> **COMPITO ASSEGNATO**
Prosegua il brano sulla scorta dei bambini a scuola in Palestina/Israele, riprendendo subito dopo la frase «E sono solo le dieci.»

Finché non ho visto...

Palestina/Israele

Arriva il vento della sera a spazzare un po' delle nubi della giornata.
Quando arrivi in casa e ti puoi togliere gli scarponi e sai che inshalla questa giornata è finita.
Il rettangolo della porta di casa incornicia i bimbi che giocano a piedi nudi sui sassi, le case che si confondono con i gradoni della collina. Tutto è indaco, quasi pacifico. Ma cosa è successo prima?
Prima di questa tregua protetta dal canto della moschea.

Ci si sveglia alle 6, i bambini vanno a scuola e bisogna controllare che i soldati si presentino e li scortino per quel tratto di strada che separa il loro paesino dalla scuola e che, coincidenza, passa proprio fra la colonia e l'avamposto.
Nel passato quando i bambini attraversavano quella strada puntualmente venivano attaccati dai coloni. Attaccati, che in gergo da campo significa rincorsi e picchiati con spranghe di ferro.
Ora con la scorta non succede quasi più, ma i coloni si arrogano comunque il diritto di urlare e insultarli. Ho sempre avuto paura di trovarmi in situazioni di tensione, finché non ho visto un bambino di dieci anni correre, cadere, alzarsi e correre ancora verso di me, terrorizzato dalle urla del colono. Il loro spavento e poi il loro sollievo nel vedere che eravamo lì con loro è stato quello che mi ha fatto sollevare la telecamera e puntarla verso il boschetto dell'avamposto.
E sono solo le dieci.

> **DATI MOSTRATI**
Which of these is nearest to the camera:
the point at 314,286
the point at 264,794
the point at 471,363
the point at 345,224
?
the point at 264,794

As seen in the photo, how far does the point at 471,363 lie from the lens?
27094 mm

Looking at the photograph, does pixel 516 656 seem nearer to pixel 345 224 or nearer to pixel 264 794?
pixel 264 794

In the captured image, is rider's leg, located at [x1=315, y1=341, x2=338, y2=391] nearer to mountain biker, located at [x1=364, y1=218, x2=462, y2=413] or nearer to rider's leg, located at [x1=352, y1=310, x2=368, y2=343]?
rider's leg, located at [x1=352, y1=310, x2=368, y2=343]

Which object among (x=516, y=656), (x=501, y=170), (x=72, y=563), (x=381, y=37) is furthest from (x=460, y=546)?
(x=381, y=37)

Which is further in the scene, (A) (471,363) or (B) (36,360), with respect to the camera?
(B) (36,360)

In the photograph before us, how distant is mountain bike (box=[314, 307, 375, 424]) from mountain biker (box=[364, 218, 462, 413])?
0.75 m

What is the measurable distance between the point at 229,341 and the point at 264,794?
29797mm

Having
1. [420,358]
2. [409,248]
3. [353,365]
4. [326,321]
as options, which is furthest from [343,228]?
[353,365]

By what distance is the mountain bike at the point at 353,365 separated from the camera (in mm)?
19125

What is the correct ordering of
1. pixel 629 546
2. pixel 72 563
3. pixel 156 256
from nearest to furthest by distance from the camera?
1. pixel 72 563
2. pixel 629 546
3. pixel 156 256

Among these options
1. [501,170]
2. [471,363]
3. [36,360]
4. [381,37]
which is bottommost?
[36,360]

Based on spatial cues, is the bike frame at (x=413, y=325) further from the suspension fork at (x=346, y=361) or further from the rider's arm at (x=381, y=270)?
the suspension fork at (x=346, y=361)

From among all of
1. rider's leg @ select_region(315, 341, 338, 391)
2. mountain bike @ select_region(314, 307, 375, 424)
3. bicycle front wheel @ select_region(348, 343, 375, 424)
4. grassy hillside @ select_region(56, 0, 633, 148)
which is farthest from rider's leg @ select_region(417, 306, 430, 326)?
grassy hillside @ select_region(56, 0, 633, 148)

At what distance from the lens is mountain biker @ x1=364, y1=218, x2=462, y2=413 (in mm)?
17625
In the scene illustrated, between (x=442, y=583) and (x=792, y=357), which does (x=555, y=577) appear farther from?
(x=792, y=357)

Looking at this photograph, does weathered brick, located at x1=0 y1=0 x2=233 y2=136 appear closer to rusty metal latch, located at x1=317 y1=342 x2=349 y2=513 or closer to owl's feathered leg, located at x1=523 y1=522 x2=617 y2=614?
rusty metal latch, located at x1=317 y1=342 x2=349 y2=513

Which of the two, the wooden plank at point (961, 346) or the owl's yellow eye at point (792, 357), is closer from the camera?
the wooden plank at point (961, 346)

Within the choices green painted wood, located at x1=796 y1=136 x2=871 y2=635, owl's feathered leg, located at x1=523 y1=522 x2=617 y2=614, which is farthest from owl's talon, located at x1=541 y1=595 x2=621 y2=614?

> **RISPOSTA**
Poi si accompagnano i pastori in valle. Ma più che le valli sono le colline che mi preoccupano. A perdita d'occhio solo curve di sassi e cespugli bassi di rovi, un quadro impressionista, solo che al posto dei blu e dei verde brillante ci sono tutte le variazioni del marrone: marrone terra, marrone foglia, marrone secco, marrone caldo, marrone militare, marrone del mio cuore.
Queste gobbe ispide s'interrompono contro un cielo spietato, azzurro, tagliato dai raggi del sole, solcato da nuvole di burrasca o velato dall'afa di quei 30 gradi di inizio estate. Qui inizia l'appostamento, sotto il sole, la pioggia, il vento (o tutte e tre le cose insieme) a controllare che i coloni non vengano a dare fastidio ai pastori, o che non chiamino l'esercito. Si sta in due, occhi stretti a scrutare le colline:
"Legolas, cosa vedono i tuoi occhi da elfo?"
"Boh, io non vedo niente!"
"Ma dai, quel gruppo di pecore là in fondo….vedi quei puntini che si muovono?"
"Non sono sassi quelli?"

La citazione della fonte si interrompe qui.